In dit hoger beroep kan worden uitgegaan van de volgende feiten.
[appellant] , geboren op [geboortedatum] 1955, is op 1 juni 1999 bij de stichting in dienst getreden in de functie van hoofd facilitaire dienst. In deze functie is [appellant] steeds werkzaam geweest. Het loon bedroeg laatstelijk € 3.784,- bruto per maand exclusief emolumenten.
Op 17 maart 2015 heeft de stichting [appellant] geïnformeerd over een geplande reorganisatie, waarbij zijn functie zal worden opgeheven.
In juni en juli 2015 hebben partijen gesproken over de beëindiging van de arbeidsovereenkomst.
Op 12 augustus 2015 heeft het Uitvoeringsinstituut werknemersverzekeringen (UWV) van de stichting de volledige ontslagaanvraag op bedrijfseconomische gronden ontvangen.
Op 24 augustus 2015 heeft [appellant] een verweerschrift ingediend bij het UWV.
Op 27 augustus 2015 heeft het UWV toestemming verleend om de arbeidsovereenkomst met [appellant] op te zeggen.
Bij brief van 31 augustus 2015 heeft de stichting de arbeidsovereenkomst met [appellant] met inachtneming van de opzegtermijn van drie maanden opgezegd per 1 december 2015.
[appellant] heeft op 22 oktober 2015 een verzoekschrift ex artikel 7:682 lid 1 BW bij de kantonrechter ingediend.
3.2.1.
In de onderhavige procedure verzoekt [appellant] primair de stichting te veroordelen de arbeidsovereenkomst te herstellen, subsidiair te bepalen dat de stichting, totdat [appellant] ouderdomspensioen gaat ontvangen, het loon en de emolumenten moet aanvullen tot 100%, dan wel aan [appellant] ten laste van de stichting een billijke vergoeding toe te kennen, met veroordeling van de stichting in de kosten van de procedure.
3.2.2.
Aan dit verzoek heeft [appellant] , kort samengevat, het volgende ten grondslag gelegd.
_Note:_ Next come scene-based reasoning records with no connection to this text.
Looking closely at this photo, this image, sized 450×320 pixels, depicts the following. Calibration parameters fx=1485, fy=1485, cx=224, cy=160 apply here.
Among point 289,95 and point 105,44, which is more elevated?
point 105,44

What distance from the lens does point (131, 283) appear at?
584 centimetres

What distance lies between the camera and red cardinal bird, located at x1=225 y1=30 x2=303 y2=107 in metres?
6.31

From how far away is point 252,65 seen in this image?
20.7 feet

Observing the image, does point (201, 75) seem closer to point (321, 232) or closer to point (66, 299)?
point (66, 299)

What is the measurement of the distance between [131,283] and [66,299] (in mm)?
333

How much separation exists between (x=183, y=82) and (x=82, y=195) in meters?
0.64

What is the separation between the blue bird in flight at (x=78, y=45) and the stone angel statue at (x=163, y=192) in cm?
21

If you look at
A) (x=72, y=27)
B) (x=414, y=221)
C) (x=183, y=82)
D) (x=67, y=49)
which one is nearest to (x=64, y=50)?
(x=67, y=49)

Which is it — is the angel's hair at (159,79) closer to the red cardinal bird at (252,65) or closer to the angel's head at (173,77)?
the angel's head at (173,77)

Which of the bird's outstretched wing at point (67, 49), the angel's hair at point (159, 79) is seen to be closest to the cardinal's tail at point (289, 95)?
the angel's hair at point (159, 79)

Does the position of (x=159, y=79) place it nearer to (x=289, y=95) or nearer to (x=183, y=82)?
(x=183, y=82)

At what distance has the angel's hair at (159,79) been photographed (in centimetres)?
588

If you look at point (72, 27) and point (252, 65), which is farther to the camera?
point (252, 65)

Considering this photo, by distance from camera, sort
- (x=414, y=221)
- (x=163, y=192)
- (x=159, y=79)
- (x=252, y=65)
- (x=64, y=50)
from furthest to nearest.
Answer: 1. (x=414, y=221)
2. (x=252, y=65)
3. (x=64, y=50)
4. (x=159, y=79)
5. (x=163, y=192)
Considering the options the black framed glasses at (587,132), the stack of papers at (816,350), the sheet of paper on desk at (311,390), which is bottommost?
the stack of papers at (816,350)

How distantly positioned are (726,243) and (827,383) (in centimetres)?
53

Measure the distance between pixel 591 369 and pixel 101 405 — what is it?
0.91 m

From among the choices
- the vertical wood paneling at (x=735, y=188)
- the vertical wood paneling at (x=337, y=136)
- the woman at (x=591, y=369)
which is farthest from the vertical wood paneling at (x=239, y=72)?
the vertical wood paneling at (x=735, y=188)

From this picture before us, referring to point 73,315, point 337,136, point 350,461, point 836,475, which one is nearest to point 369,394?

De stichting heeft de arbeidsovereenkomst ten onrechte opgezegd. Anders dan de stichting stelt en anders dan het UWV heeft geoordeeld, is er geen sprake van een noodzakelijkerwijs vervallen van zijn arbeidsplaats.
3.2.3.
De stichting heeft gemotiveerd verweer gevoerd. Dat verweer zal, voor zover in hoger beroep van belang, in het navolgende aan de orde komen.
3.3.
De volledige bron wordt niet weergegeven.